As a side note, while this has been running I have been working on code to use SPI instead (using Arduino-Pico) and I have found the Pico in SPI Slave mode (by adding spi_set_slave() ) to misbehave in an erratic, intermittent manner as well. Again my use case may not be common. I switched to using pure SDK to create a simplified test harness to rule out the issue and still found problems. I am currently in the process of submitting an issue for that over on the pico-sdk repo.

[chrisckc]

As I reported earlier I managed to get a zero failure rate using the i2c-receive-sdk code inside my test harness on Github: https://github.com/chrisckc/TestHarness-I2C/tree/master/i2c-receiver-sdk that code uses this library: https://github.com/vmilea/pico_i2c_slave which I modified by reordering the IRQ status checks inside i2c_slave_irq_handler and wrapping in the suggested GCC options.

=== Supplied information ===
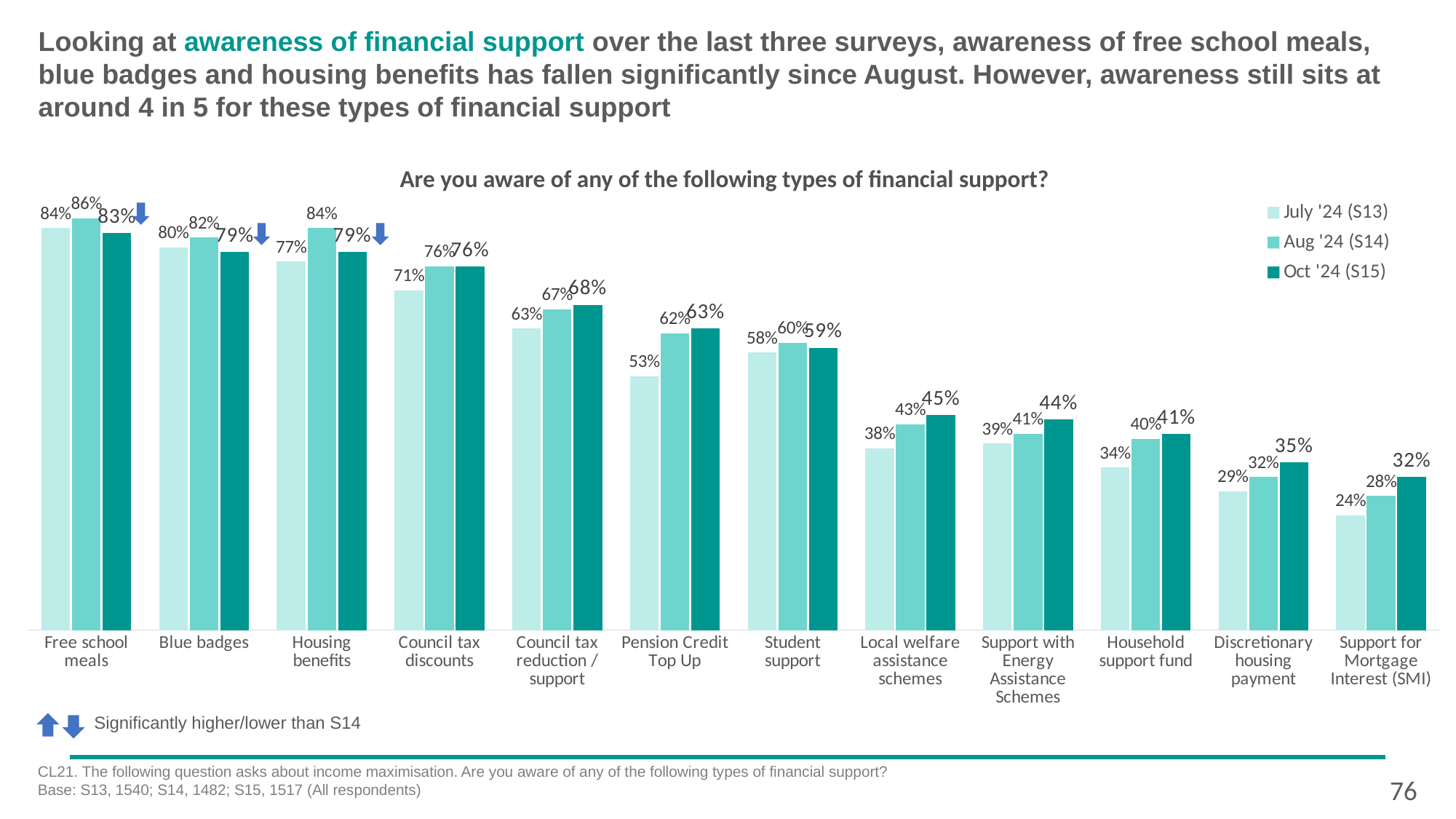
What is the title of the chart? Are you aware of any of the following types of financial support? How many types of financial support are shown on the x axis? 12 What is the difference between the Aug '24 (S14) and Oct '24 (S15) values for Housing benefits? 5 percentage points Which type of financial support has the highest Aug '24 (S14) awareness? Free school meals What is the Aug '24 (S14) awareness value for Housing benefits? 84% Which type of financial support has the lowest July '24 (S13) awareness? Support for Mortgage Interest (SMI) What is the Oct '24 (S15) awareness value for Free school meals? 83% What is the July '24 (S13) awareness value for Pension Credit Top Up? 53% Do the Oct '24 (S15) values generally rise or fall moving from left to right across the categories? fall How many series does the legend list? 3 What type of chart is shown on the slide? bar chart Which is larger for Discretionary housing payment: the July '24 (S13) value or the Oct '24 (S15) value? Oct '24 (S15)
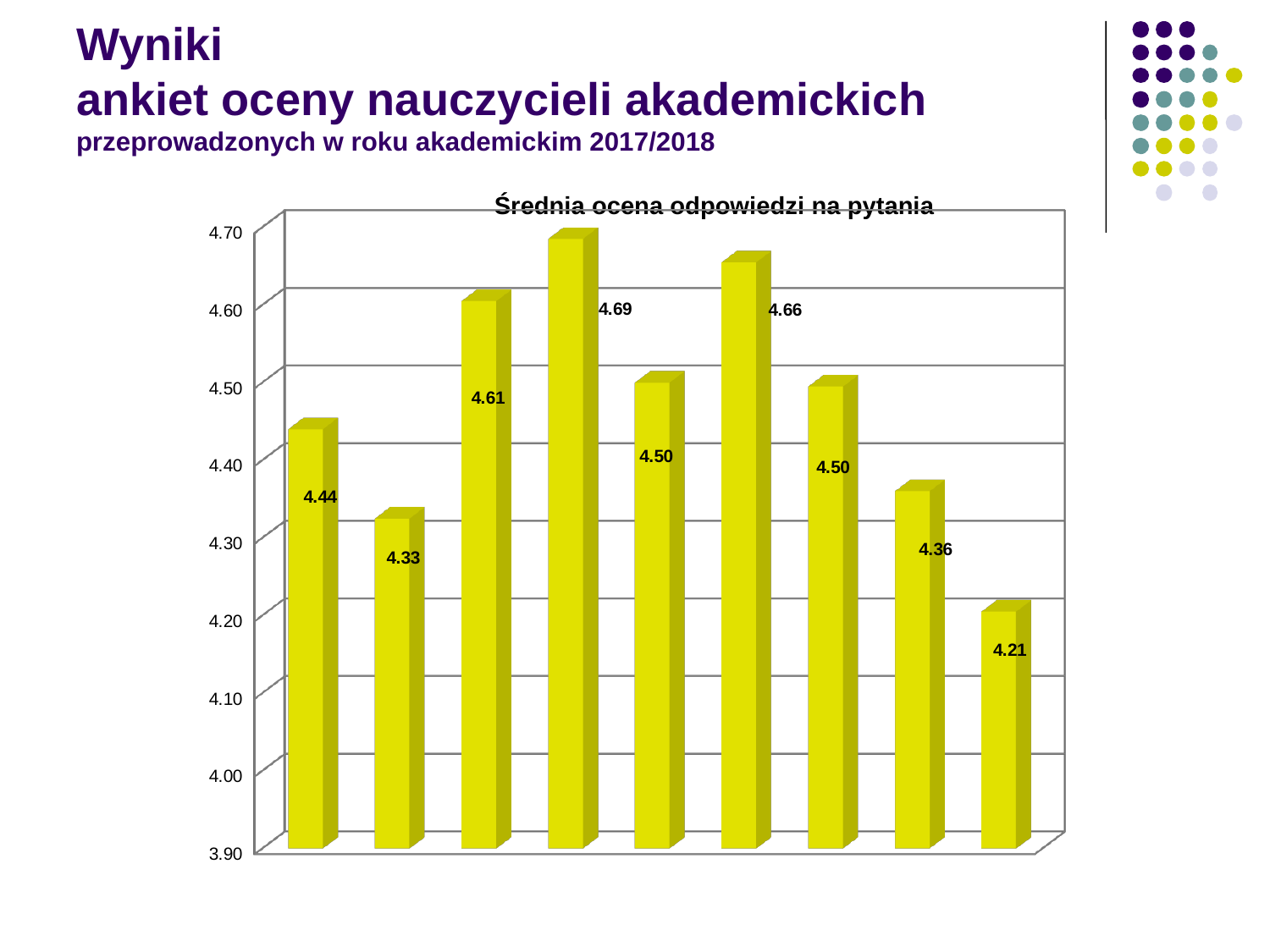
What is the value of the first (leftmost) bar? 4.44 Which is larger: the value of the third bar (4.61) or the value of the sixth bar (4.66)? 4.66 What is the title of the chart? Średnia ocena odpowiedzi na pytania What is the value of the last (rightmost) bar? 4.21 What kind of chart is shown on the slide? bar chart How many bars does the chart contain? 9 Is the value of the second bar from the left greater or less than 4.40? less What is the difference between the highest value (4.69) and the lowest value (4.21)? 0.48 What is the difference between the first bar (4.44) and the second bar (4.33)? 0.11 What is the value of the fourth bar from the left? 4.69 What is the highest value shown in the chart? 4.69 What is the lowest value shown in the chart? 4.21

=== Your instructions ===
According to the forum excerpt about the Pico, what function call was added to run the Pico in SPI slave mode?

=== Exercise result ===
spi_set_slave()